Les revendications du Sud global n’ont pas disparu pour autant ; elles ont été reprises à l'ONU à partir des années 1960. La décolonisation avait modifié le cercle des membres ; rien qu'en 1960, 16 pays africains ont rejoint l'ONU. En 1964, la première Conférence des Nations Unies sur le commerce et le développement (CNUCED) s'est tenue à Genève. Dans les années 70, la discussion sur le « gouvernement économique du monde » était placée sous le signe d'un nouvel ordre économique mondial (new international economic order), que le Sud mondial avait mis à l'ordre du jour. Après des années de négociations, Ronald Reagan et la crise de la dette latino-américaine dans les années 80 ont également coulé cette tentative, sans résultat.

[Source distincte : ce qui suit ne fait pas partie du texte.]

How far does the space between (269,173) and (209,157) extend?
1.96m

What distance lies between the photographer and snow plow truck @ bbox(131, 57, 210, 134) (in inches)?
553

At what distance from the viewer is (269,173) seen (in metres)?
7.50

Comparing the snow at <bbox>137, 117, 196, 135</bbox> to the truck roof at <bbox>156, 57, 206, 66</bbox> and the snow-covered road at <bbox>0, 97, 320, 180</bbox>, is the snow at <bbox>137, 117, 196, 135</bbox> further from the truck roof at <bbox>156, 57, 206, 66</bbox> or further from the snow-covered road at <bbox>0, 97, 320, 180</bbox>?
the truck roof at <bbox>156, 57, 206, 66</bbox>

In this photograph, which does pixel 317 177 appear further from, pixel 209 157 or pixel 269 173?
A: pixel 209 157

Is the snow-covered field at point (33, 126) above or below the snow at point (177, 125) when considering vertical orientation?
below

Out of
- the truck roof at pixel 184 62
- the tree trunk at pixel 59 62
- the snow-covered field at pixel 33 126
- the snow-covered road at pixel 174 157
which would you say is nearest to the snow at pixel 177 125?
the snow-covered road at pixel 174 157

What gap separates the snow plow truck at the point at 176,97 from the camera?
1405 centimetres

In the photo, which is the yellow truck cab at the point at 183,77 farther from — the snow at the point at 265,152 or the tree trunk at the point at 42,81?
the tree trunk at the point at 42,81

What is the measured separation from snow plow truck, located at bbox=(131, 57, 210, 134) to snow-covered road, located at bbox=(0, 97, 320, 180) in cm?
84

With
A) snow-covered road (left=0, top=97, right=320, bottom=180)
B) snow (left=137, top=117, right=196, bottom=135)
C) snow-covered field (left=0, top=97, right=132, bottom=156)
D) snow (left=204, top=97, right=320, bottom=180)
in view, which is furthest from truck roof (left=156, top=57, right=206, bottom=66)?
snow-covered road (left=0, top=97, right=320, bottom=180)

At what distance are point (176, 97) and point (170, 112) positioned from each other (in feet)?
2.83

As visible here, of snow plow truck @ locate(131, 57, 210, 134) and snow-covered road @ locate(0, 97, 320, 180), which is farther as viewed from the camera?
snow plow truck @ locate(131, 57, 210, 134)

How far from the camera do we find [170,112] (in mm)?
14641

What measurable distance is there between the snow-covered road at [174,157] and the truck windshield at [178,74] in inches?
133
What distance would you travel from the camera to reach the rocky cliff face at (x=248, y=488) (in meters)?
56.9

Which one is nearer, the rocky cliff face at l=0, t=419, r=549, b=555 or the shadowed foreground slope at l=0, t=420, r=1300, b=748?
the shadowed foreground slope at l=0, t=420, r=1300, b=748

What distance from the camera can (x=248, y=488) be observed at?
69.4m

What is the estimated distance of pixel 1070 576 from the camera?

De nombreux problèmes structurels soulevés par le Sud global à Bretton Woods n'ont toujours pas été résolus. C'est pourquoi, même après la lecture du livre de Martin Daunton, qui relativise l’importance de la conférence, s’y référer fait quand même sens. C'est le cas lorsqu'elle se concentre précisément sur cet aspect, comme l'a dit le secrétaire général de l'ONU António Guterres en 2023 lors de l'Assemblée générale de l'ONU : « It is time for a new Bretton Woods moment. A new commitment to place the dramatic needs of developing countries at the center of every decision and mechanism of the global financial system. »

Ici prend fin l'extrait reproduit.